## Begin GIVEN DATA
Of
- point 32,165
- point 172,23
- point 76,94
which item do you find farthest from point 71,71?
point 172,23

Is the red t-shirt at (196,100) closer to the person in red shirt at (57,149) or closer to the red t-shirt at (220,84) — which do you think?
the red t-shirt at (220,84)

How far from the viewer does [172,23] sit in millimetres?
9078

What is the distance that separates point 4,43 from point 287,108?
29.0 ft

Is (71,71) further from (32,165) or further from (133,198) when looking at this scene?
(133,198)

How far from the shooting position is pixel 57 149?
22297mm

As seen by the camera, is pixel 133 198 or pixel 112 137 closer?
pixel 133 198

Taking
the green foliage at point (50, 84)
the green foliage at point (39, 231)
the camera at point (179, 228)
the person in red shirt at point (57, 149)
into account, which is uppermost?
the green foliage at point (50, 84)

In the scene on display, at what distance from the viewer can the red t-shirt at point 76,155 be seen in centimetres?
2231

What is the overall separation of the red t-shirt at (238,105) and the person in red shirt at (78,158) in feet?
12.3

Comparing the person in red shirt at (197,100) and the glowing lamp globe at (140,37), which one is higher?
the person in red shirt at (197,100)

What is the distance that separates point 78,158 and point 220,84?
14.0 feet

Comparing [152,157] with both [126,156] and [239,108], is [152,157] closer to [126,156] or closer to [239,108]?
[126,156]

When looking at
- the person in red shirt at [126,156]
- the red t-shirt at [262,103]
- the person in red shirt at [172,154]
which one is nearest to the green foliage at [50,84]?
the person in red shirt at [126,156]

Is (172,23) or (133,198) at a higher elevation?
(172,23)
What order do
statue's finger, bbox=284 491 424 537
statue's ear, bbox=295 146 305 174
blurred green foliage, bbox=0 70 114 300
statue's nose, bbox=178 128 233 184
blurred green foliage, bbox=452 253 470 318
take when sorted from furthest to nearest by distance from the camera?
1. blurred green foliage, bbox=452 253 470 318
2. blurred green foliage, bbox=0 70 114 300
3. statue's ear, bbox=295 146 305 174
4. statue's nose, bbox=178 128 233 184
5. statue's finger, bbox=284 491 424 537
## End GIVEN DATA
> **WRITTEN INSTRUCTION**
Each line of the material above must be retyped precisely.

> **RESULT FOR THIS EXERCISE**
Of
- point 32,165
- point 172,23
- point 76,94
which item do you find farthest from point 71,71?
point 172,23

Is the red t-shirt at (196,100) closer to the person in red shirt at (57,149) or closer to the red t-shirt at (220,84) — which do you think?
the red t-shirt at (220,84)

How far from the viewer does [172,23] sit in millimetres?
9078

What is the distance that separates point 4,43 from point 287,108?
29.0 ft

Is (71,71) further from (32,165) or further from (133,198) when looking at this scene?
(133,198)

How far from the shooting position is pixel 57 149?
22297mm

As seen by the camera, is pixel 133 198 or pixel 112 137 closer?
pixel 133 198

Taking
the green foliage at point (50, 84)
the green foliage at point (39, 231)
the camera at point (179, 228)
the person in red shirt at point (57, 149)
into account, which is uppermost?
the green foliage at point (50, 84)

In the scene on display, at what distance from the viewer can the red t-shirt at point 76,155 be seen in centimetres?
2231

What is the overall separation of the red t-shirt at (238,105) and the person in red shirt at (78,158) in feet?
12.3

Comparing the person in red shirt at (197,100) and the glowing lamp globe at (140,37), which one is higher?
the person in red shirt at (197,100)

What is the distance that separates point 78,158 and point 220,84?
14.0 feet

Comparing [152,157] with both [126,156] and [239,108], is [152,157] closer to [126,156] or closer to [239,108]?
[126,156]

When looking at
- the person in red shirt at [126,156]
- the red t-shirt at [262,103]
- the person in red shirt at [172,154]
which one is nearest to the green foliage at [50,84]?
the person in red shirt at [126,156]

Is (172,23) or (133,198) at a higher elevation?
(172,23)
What order do
statue's finger, bbox=284 491 424 537
statue's ear, bbox=295 146 305 174
blurred green foliage, bbox=0 70 114 300
statue's nose, bbox=178 128 233 184
blurred green foliage, bbox=452 253 470 318
take when sorted from furthest to nearest by distance from the camera?
1. blurred green foliage, bbox=452 253 470 318
2. blurred green foliage, bbox=0 70 114 300
3. statue's ear, bbox=295 146 305 174
4. statue's nose, bbox=178 128 233 184
5. statue's finger, bbox=284 491 424 537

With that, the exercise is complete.